Exercise input —
◆ ◆ ◆ ◆ ◆

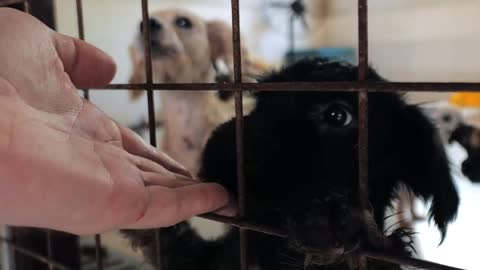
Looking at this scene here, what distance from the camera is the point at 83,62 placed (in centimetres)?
74

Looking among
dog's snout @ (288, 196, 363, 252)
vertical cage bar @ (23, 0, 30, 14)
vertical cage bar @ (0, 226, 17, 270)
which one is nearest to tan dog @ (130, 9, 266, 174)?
vertical cage bar @ (0, 226, 17, 270)

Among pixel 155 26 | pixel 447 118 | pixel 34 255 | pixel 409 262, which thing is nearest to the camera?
pixel 409 262

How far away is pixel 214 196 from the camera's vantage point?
69 centimetres

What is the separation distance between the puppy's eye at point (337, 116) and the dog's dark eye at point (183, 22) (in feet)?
4.71

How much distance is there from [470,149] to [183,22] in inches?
A: 58.7

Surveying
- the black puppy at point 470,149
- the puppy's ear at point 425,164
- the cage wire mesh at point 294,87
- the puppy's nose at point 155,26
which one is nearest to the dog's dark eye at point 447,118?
the black puppy at point 470,149

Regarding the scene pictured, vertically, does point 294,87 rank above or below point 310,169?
above

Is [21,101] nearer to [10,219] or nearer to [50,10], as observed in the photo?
[10,219]

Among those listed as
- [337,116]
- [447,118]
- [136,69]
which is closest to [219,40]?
[136,69]

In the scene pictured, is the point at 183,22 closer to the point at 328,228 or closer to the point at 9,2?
the point at 9,2

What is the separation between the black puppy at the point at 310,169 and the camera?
668 millimetres

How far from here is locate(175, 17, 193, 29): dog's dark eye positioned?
7.11 ft

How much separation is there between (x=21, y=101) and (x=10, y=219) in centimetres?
13

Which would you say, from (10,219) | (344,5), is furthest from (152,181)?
(344,5)
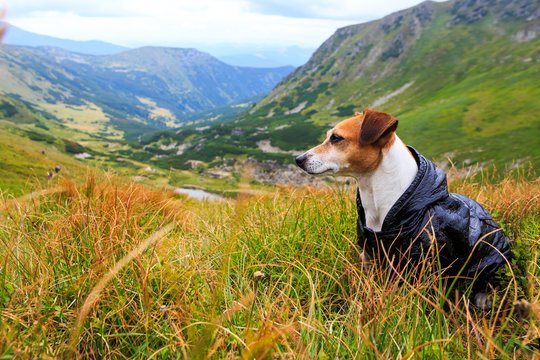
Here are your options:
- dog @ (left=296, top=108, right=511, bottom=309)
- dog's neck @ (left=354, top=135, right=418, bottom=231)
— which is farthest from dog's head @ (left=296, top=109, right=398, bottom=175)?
dog's neck @ (left=354, top=135, right=418, bottom=231)

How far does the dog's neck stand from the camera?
4020mm

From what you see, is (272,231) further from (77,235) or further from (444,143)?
(444,143)

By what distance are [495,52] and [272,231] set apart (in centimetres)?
25417

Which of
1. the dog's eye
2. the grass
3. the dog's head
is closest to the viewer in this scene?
the grass

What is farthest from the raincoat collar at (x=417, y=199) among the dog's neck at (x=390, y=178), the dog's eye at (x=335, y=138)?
the dog's eye at (x=335, y=138)

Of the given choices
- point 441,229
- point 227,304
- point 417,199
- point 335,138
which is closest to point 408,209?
point 417,199

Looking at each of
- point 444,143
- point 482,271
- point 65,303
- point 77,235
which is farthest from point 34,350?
point 444,143

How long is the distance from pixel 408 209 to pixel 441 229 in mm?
432

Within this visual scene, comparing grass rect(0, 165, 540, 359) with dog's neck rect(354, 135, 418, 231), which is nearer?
grass rect(0, 165, 540, 359)

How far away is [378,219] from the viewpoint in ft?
13.9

◆ ◆ ◆ ◆ ◆

To do — Quote every record above exactly, leaving out the pictures.

Worked answer —
Looking at this scene here, what distance from the camera is the point at 83,62 placed (in centimetres)?
74

Looking among
dog's snout @ (288, 196, 363, 252)
vertical cage bar @ (23, 0, 30, 14)
vertical cage bar @ (0, 226, 17, 270)
which one is nearest to tan dog @ (130, 9, 266, 174)?
vertical cage bar @ (0, 226, 17, 270)

Among pixel 155 26 | pixel 447 118 | pixel 34 255 | pixel 409 262, which thing is nearest to the camera?
pixel 409 262

How far away is pixel 214 196 from the camera's vantage point?
69 centimetres

What is the separation distance between the puppy's eye at point (337, 116) and the dog's dark eye at point (183, 22) (in feet)?
4.71

How much distance is there from [470,149] to [183,22] in inches?
A: 58.7

Surveying
- the black puppy at point 470,149
- the puppy's ear at point 425,164
- the cage wire mesh at point 294,87
- the puppy's nose at point 155,26
which one is nearest to the dog's dark eye at point 447,118?
the black puppy at point 470,149

Regarding the scene pictured, vertically, does point 294,87 rank above or below point 310,169?
above

Is [21,101] nearer to [10,219] or nearer to [50,10], as observed in the photo?
[10,219]

Among those listed as
- [337,116]
- [447,118]
- [136,69]
which is closest to [219,40]?
[136,69]

In the scene pictured, is the point at 183,22 closer to the point at 328,228 or closer to the point at 9,2?
the point at 9,2

What is the separation between the black puppy at the point at 310,169 and the camera?
668 millimetres

How far from here is locate(175, 17, 193, 29): dog's dark eye positioned?
7.11 ft

How much separation is there between (x=21, y=101) and (x=10, y=219) in centimetres?
13

Which would you say, from (10,219) | (344,5), is furthest from (152,181)?
(344,5)
Here are your options:
- dog @ (left=296, top=108, right=511, bottom=309)
- dog's neck @ (left=354, top=135, right=418, bottom=231)
— which is farthest from dog's head @ (left=296, top=109, right=398, bottom=175)?
dog's neck @ (left=354, top=135, right=418, bottom=231)

How far does the dog's neck stand from the camera?
4020mm

From what you see, is (272,231) further from (77,235) or further from (444,143)?
(444,143)

By what distance are [495,52] and [272,231] set apart (in centimetres)?
25417

Which of
1. the dog's eye
2. the grass
3. the dog's head
is closest to the viewer in this scene?
the grass

What is farthest from the raincoat collar at (x=417, y=199) among the dog's neck at (x=390, y=178), the dog's eye at (x=335, y=138)?
the dog's eye at (x=335, y=138)

Of the given choices
- point 441,229
- point 227,304
- point 417,199
- point 335,138
which is closest to point 408,209?
point 417,199

Looking at each of
- point 444,143
- point 482,271
- point 65,303
- point 77,235
which is farthest from point 34,350?
point 444,143

How long is the distance from pixel 408 209 to pixel 441 229 in mm?
432

Within this visual scene, comparing grass rect(0, 165, 540, 359) with dog's neck rect(354, 135, 418, 231), which is nearer?
grass rect(0, 165, 540, 359)

How far away is [378,219] from the viewpoint in ft?
13.9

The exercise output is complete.